Not with the rise of impressive emerging technologies, ranging from generative artificial intelligence (GAI) to the Internet of Things (IoT), which may help jolt gross domestic product numbers steadily over the next decade.
TFSA investors: Time to brave the September swoon in stocks?
In any case, TFSA investors should look to brave the recent September swoon rather than wait for things to settle into year’s end. By braving the dips, you can get more for your investment dollars.
It’s never easy to jump in when others panic-sell. But if you want to get your TFSA off on the right track, you need to think like an independent, value-conscious contrarian. At the end of the day, it’s these types of investors who can outpace the rest of the markets and make money even when stocks are at a loss in any given down year.
Without further ado, let’s check out two top stocks I’d be willing to stash in a TFSA for years.
BCE
Back when BCE (TSX:BCE) stock was at its peak of nearly $74, it was hard to envision shares could plunge to around $50 in around a year and a half. The stock is crumbling under its own weight, with no bottom in sight. Indeed, the telecoms are so heavily out of favour, and nobody seems to want to step forward to capture the swelling yields.
BCE stock yields 7.51% right now. Another steep downward move would put it above 8%. For now, the dividend looks safe. But if a recession brings forth more trouble, investors should be prepared to fasten their seatbelts if a reduction is considered.
The telecom business faces pressure, but it’s the media segment that I think is the major long-term drag. As the 5G boom continues post-recession, BCE’s wireless business could flex its muscles again. But as for the media segment, I’m not nearly as bullish as we move into the age of AI-driven ads.
In any case, I like the stock for its dividend, which isn’t going anywhere anytime soon!
Canadian Tire
Canadian Tire (TSX:CTC.A) is a retailer that’s been hit with an uppercut from Mr. Market this summer.

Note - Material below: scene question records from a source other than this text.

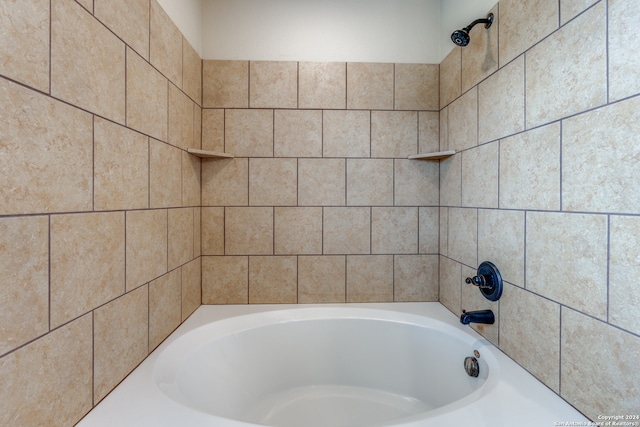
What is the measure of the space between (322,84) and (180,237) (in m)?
1.13

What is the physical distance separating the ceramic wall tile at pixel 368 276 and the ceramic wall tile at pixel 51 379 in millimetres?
1211

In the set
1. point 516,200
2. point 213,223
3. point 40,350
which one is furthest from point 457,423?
point 213,223

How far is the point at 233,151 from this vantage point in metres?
1.64

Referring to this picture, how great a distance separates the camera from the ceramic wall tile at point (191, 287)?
1423 mm

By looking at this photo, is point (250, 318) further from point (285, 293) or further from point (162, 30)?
point (162, 30)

The stock sunk 22% from its summertime peak and could be headed for new 52-week lows by year-end. Shares are now down more than 30% from their 2021 peak, with a 4.64% dividend yield and a mere 10.65 times trailing price-to-earnings multiple.
As recession storm clouds move in, sales could slump much further from here. Regardless, I find some chance of recession is already baked in. With shares at a pretty strong level of long-term support at $146, I’d not be afraid to be a net buyer.